TASK DESCRIPTION
Extract the full listing verbatim and drop any pictures from your copy.

MATERIAL SUPPLIED
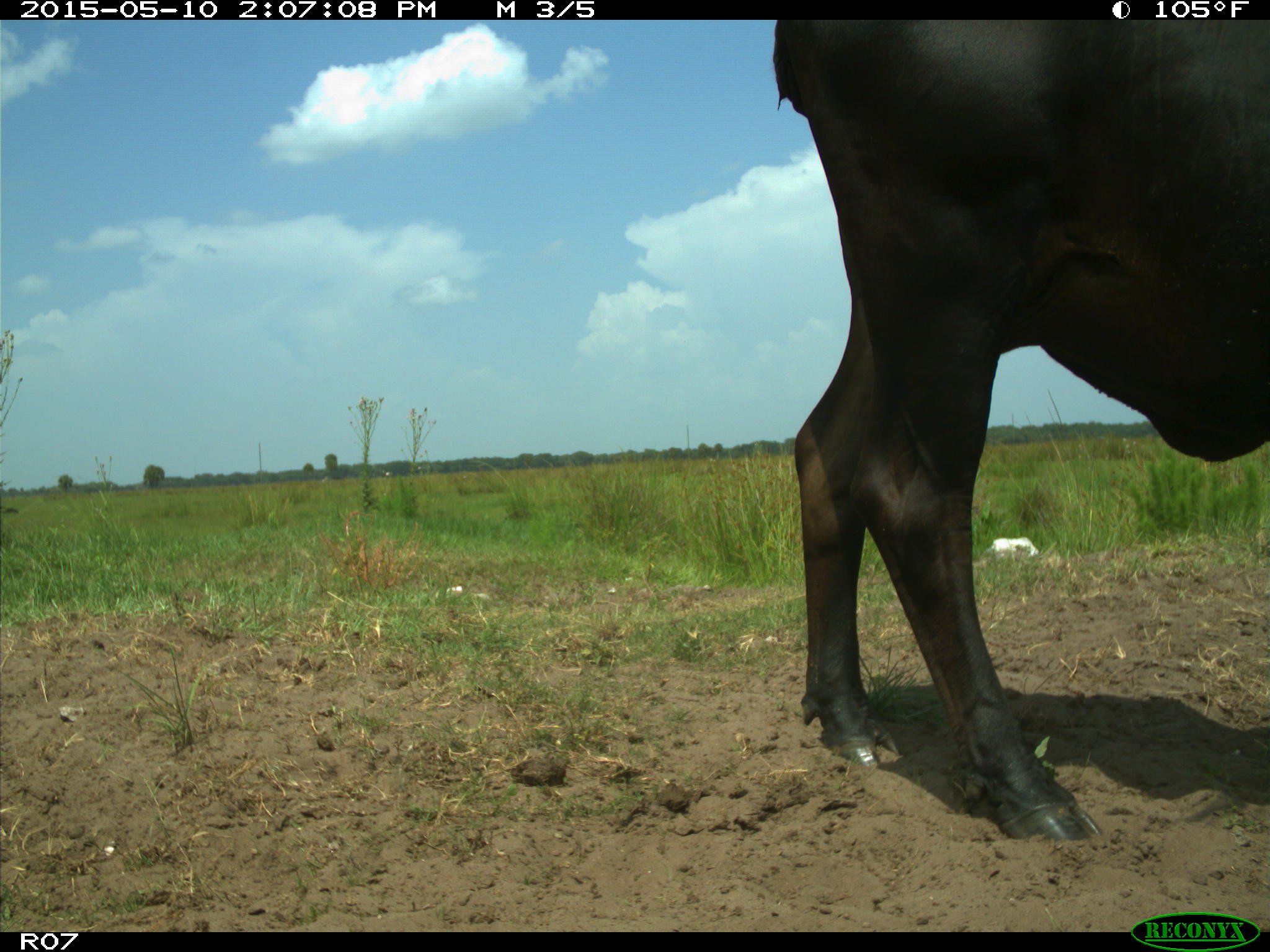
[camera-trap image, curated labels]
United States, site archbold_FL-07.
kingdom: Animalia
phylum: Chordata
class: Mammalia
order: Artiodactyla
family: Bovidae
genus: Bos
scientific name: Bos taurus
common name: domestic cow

ANSWER FOR THE TASK
[camera-trap image, curated labels]
United States, site archbold_FL-07.
kingdom: Animalia
phylum: Chordata
class: Mammalia
order: Artiodactyla
family: Bovidae
genus: Bos
scientific name: Bos taurus
common name: domestic cow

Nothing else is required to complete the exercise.